Top of EXERCISE DATA

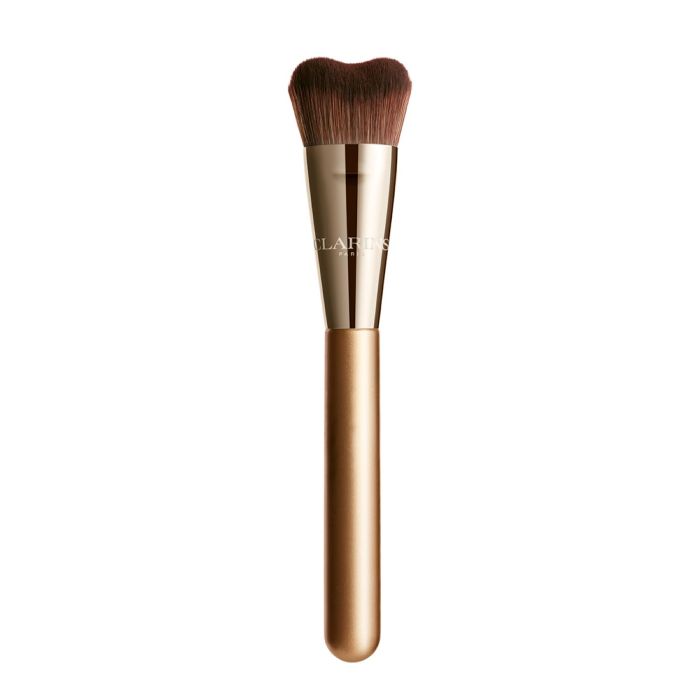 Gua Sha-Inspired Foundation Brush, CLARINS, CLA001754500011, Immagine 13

Bottom of EXERCISE DATA
Top of EXERCISE DATA

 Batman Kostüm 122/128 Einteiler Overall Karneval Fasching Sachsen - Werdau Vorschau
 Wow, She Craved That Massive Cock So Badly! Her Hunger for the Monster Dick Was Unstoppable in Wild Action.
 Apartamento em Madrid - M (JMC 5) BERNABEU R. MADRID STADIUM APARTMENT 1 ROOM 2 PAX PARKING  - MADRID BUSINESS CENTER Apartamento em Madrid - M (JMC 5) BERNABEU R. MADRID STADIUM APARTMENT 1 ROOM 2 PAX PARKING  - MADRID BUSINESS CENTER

Bottom of EXERCISE DATA
Top of EXERCISE DATA

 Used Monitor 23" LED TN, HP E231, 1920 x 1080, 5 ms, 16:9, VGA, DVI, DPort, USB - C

Bottom of EXERCISE DATA

EXERCISE REQUIREMENTS: Lay out the records as a Markdown table with the columns Row and Text, numbering each row and leaving out blank lines. Begin at the line that contains "Batman Kostüm 122/128" and stop after the line that contains "Wow, She Craved".

THE ANSWER:
| Row | Text |
|---|---|
| 1 |  Batman Kostüm 122/128 Einteiler Overall Karneval Fasching Sachsen - Werdau Vorschau |
| 2 |  Wow, She Craved That Massive Cock So Badly! Her Hunger for the Monster Dick Was Unstoppable in Wild Action. |